ABSTRACT / Data mining and machine learning for structured data is becoming increasingly important in domains such as social network analysis, computer vision, recommender engines, or chem- and bioinformatics. In this talk, I give an overview of my work in this area. The talk is divided into three closely connected parts.

(i) Graph kernels are specific similarity measures for graphs, which enable the application of established machine learning approaches such as support vector machines to graphs. I will present kernels based on Walks and Weisfeiler-Lehman refinement and their relation in terms of expressivity.

(i) The maximum common subgraph problem asks for a largest substructure that is contained in two given graphs. The problem is NP-hard in general. I introduce polynomial-time algorithms for trees and tree-like graphs. Motivated by constraints relevant in cheminformatics a variation of the problem is formalized and solved efficiently in series-parallel graphs.
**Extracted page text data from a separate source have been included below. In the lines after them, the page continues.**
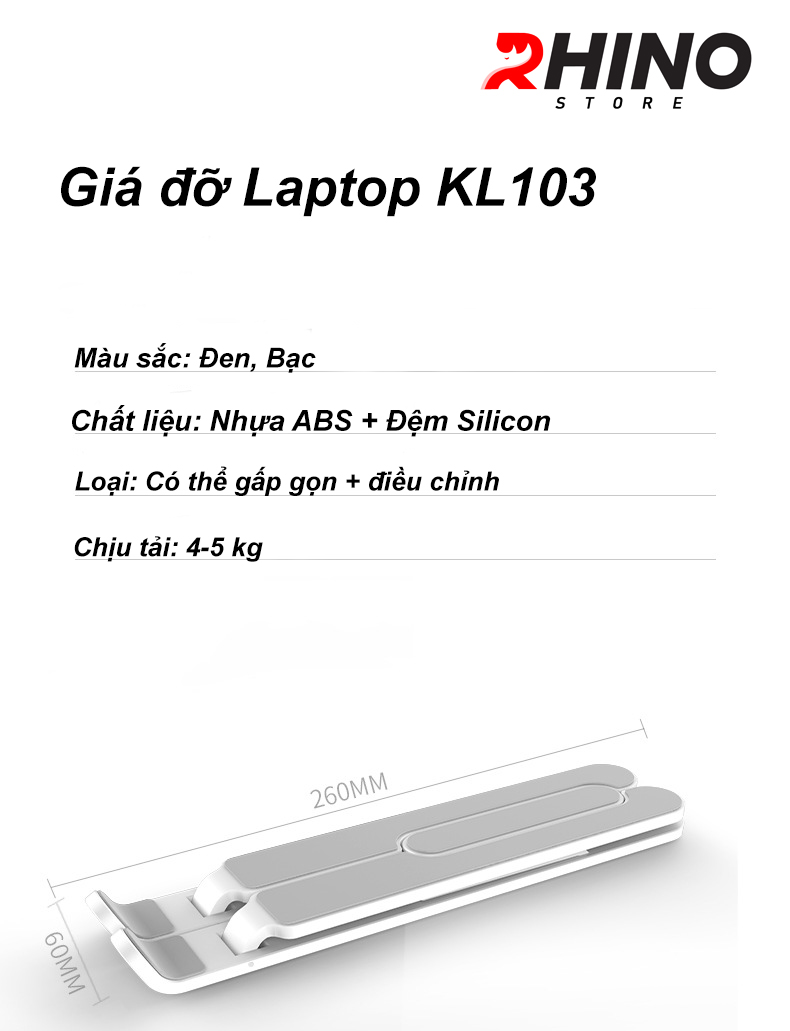 RHINO
STORE

Giá đỡ Laptop KL103

Màu sắc: Đen, Bạc

Chất liệu: Nhựa ABS + Đệm Silicon

Loại: Có thể gấp gọn + điều chỉnh

Chịu tải: 4-5 kg

260MM

60MM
(iii) Graph neural networks extend deep learning techniques, which have been proven to be extremely successful for data such as images, to directly operate on graphs. I will present a technique for deep graph matching, which learns and refines feature representations to reach a consensus mapping.
 

BIO / Nils M. Kriege is assistant professor and leader of the work group "Machine Learning with Graphs" at the Faculty of Computer Science at the University of Vienna. He received his PhD from the TU Dortmund University in 2015, was a visiting researcher at the University of York, and held an interim professorship for Algorithm Engineering at the TU Dortmund University. In 2019 he was awarded a WWTF Vienna Research Group for the project "Algorithmic Data Science for Computational Drug Discovery" and joined the University of Vienna in 2020. His research focuses on developing methods for data mining and machine learning with graphs by solving problems at the boundaries of machine learning, graph theory, and algorithmics. He contributes techniques to the broad topics of graph embedding, graph matching, and graph search in large databases. His ambition is to develop methods that are useful for solving concrete problems in real-world applications, especially in computational drug discovery. His research has been published in top-tier machine learning and data mining venues, including the International Conference on Machine Learning (ICML), the Conference on Neural Information Processing Systems (NeurIPS), and the IEEE International Conference on Data Mining (ICDM).